Most real estate websites have the same problem. Visitors browse a few listings, maybe check the About page, then leave. No name, no email, no way to follow up. The traffic was real. The lead never materialized.
A dedicated landing page fixes that. Instead of asking visitors to explore a full website, it gives them one focused offer and one action to take. Home valuation. Market report. Open house registration. Buyer consultation. Whatever the offer, the entire page exists to capture that contact and connect it to your follow-up workflow.
This guide covers what makes a real estate landing page work, the use cases worth building one for, and how to set it up without a developer.
Table of Contents
- What is a real estate landing page?
- When to use a landing page vs your main website
- Real estate landing page use cases that actually convert
- What every real estate landing page needs
- Real estate landing page best practices
- How to connect your landing page to your follow-up workflow
- How to build a real estate landing page with Brevo
- Common real estate landing page mistakes
- Conclusion
What is a real estate landing page?
A landing page is a standalone web page built around a single conversion goal. Unlike a real estate website homepage, which serves multiple audiences and purposes, a landing page strips everything back to one offer and one call-to-action. Think of it as a dedicated squeeze page: one goal, one form, one decision for the visitor.
In real estate, that means a page where a visitor lands after clicking a paid ad, an email link, or a social post, and the only thing they can do is claim the offer or leave. No navigation menu pulling them toward listings. No links to your bio. Just the offer and the form.
The distinction matters because 100% of homebuyers now use the internet to search for properties, and most of that traffic lands on pages that aren't built to convert. Focused landing pages outperform full real estate websites for lead generation because they eliminate distraction. Effective landing pages can boost lead generation by up to 50%, with high-converting pages achieving 5-15% conversion rates across real estate campaigns.

_Set tasks_:
(A) Answer these from the real estate landing page guide:
(i) What does the guide say to think of a landing page as?
(ii) What share of homebuyers use the internet to search for properties?
(iii) What conversion rates do high-converting pages achieve across real estate campaigns?
(B) Say whether each statement agrees with the real estate landing page guide, and quote the words that decide it.
(i) A real estate landing page includes a navigation menu leading to listings.
(ii) The guide explains how to set up a landing page without a developer.
(iii) Effective landing pages can boost lead generation by up to 50%.
(C) Carry on with the real estate landing page guide from its final sentence.
The material after the landing page guide has no connection to it.

_Dataset excerpt_:
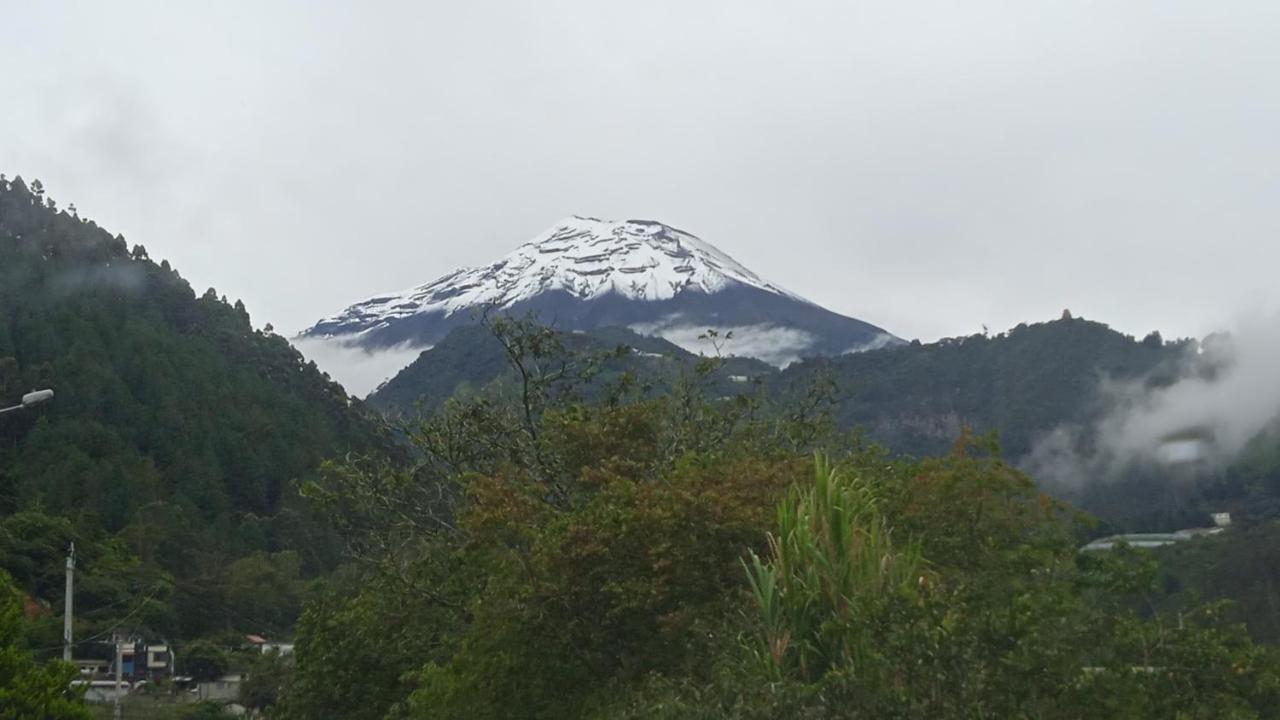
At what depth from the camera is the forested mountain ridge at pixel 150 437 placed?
55800 mm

_Responses per task_:
(A)
(i) A dedicated squeeze page
(ii) 100%
(iii) 5-15%

(B)
(i) No: "No navigation menu pulling them toward listings."
(ii) Yes: "how to set it up without a developer."
(iii) Yes: "Effective landing pages can boost lead generation by up to 50%"

(C)
For real estate specifically, landing pages work because the offers are genuinely high-value. A free home valuation, an off-market listings alert, a neighborhood market report: these are things prospects actively want, which makes them willing to exchange their contact details to get them.
When to use a landing page vs your main website
Your real estate website is for browsing. Your landing page is for converting. They serve different purposes and should be treated separately.
Use a dedicated landing page when:
- You're running paid ads (Google, Facebook, Instagram) and need a destination that matches the ad's message exactly
- You're promoting a specific offer: home valuation, open house signup, free market report, buyer consultation
- You want to capture qualified leads from a specific campaign and track its conversion rate separately
- You're sending an email campaign or SMS and need a page that continues the message from that send
Keep visitors on your main website when they're exploring your services, reading your bio, or browsing active listings without a specific offer attached.
The cleaner the match between where someone came from and what they land on, the higher your conversion rates.
Real estate landing page use cases that actually convert
Free home valuation
The highest-converting offer in residential real estate. A seller landing page built around a home valuation CTA can achieve up to 34% conversion rates when running targeted Facebook Ads with a mobile-first layout and minimal distractions. Potential sellers thinking about listing want to know what their home is worth, and most won't call an agent until they have a number in mind. A landing page offering a free valuation gives them a low-risk way to find out and gives you the contact details and a direct conversation opener.
Keep the form short: name, email, phone, property address. The valuation is the offer, so the page doesn't need much copy. A clear headline, two or three benefit lines, and the form above the fold is enough.
Neighborhood market report
Ideal for nurturing seller leads who aren't ready to act yet. A buyer or homeowner who downloads your monthly market report for their target neighborhood is signaling clear intent, even if they're 6 to 12 months away from a transaction. This offer also works well as an ongoing lead magnet: once someone subscribes, you send the report monthly and stay in their inbox until they're ready.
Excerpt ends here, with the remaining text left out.